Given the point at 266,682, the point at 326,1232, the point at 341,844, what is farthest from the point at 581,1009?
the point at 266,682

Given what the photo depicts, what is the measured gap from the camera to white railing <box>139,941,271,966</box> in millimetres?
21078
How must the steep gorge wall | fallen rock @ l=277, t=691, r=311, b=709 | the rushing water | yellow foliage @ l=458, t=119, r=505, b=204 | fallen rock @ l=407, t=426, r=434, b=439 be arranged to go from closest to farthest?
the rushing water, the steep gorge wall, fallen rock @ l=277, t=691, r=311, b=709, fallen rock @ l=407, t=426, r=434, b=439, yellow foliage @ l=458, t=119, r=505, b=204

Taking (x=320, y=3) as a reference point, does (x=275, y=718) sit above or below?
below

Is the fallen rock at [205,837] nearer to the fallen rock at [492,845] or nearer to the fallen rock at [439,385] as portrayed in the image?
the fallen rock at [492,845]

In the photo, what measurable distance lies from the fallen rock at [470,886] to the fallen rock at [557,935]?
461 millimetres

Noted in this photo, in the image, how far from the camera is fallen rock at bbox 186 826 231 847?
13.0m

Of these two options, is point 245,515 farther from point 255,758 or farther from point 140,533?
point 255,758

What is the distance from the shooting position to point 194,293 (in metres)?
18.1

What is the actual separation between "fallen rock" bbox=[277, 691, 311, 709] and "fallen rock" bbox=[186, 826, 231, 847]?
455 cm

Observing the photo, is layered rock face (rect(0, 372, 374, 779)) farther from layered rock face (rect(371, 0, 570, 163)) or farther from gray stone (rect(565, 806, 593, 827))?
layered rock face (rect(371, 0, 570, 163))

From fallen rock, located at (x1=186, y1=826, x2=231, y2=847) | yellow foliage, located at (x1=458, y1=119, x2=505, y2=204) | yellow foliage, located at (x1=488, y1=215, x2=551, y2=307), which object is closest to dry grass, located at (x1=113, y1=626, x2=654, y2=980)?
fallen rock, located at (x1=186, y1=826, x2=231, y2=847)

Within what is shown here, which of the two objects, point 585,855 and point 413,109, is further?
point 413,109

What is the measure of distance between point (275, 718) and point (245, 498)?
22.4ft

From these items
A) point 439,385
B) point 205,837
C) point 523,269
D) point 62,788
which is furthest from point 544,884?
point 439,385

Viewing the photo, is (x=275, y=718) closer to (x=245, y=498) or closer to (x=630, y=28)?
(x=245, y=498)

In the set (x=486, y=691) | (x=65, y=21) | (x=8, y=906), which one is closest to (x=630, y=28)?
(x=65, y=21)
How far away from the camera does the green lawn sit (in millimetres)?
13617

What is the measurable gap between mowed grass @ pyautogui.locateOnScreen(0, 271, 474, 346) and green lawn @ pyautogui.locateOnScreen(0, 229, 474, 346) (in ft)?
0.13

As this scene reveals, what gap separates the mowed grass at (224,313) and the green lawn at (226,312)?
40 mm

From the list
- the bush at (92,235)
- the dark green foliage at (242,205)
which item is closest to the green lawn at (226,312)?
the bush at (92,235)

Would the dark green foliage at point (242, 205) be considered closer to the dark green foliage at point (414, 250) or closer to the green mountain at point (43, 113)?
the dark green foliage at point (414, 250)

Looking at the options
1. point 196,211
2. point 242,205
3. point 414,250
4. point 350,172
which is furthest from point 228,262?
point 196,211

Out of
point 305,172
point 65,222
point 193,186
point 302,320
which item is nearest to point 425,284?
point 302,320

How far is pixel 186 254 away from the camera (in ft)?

EXERCISE DIRECTIONS:
Rewrite the stretch from the line containing "What is the measure of" through the last of these lines, swapping "green lawn" for "grassy field" and leaving everything else the same.

RESULT OF THE TASK:
What is the measure of distance between point (275, 718) and point (245, 498)?
22.4ft

From these items
A) point 439,385
B) point 205,837
C) point 523,269
D) point 62,788
which is furthest from point 544,884?
point 439,385

Viewing the photo, is (x=275, y=718) closer to (x=245, y=498) or closer to (x=630, y=28)?
(x=245, y=498)

In the set (x=486, y=691) | (x=65, y=21) | (x=8, y=906), which one is closest to (x=630, y=28)?
(x=65, y=21)
How far away from the camera does the grassy field sit (in millimetres)?
13617

What is the measurable gap between mowed grass @ pyautogui.locateOnScreen(0, 271, 474, 346) and grassy field @ pyautogui.locateOnScreen(0, 229, 474, 346) (in ft)?
0.13

As this scene reveals, what gap separates the mowed grass at (224,313) and the grassy field at (226,312)?
40 mm

From the list
- the bush at (92,235)
- the dark green foliage at (242,205)
which item is closest to the grassy field at (226,312)?
the bush at (92,235)

Would the dark green foliage at point (242, 205) be considered closer to the dark green foliage at point (414, 250) or closer to the green mountain at point (43, 113)?
the dark green foliage at point (414, 250)

Looking at the options
1. point 196,211
2. point 242,205
3. point 414,250
4. point 350,172
which is furthest from point 228,262?
point 196,211

Out of
point 305,172
point 65,222
point 193,186
point 302,320
which item is nearest to point 425,284?
point 302,320

How far is pixel 186 254 away from the camera (in ft)?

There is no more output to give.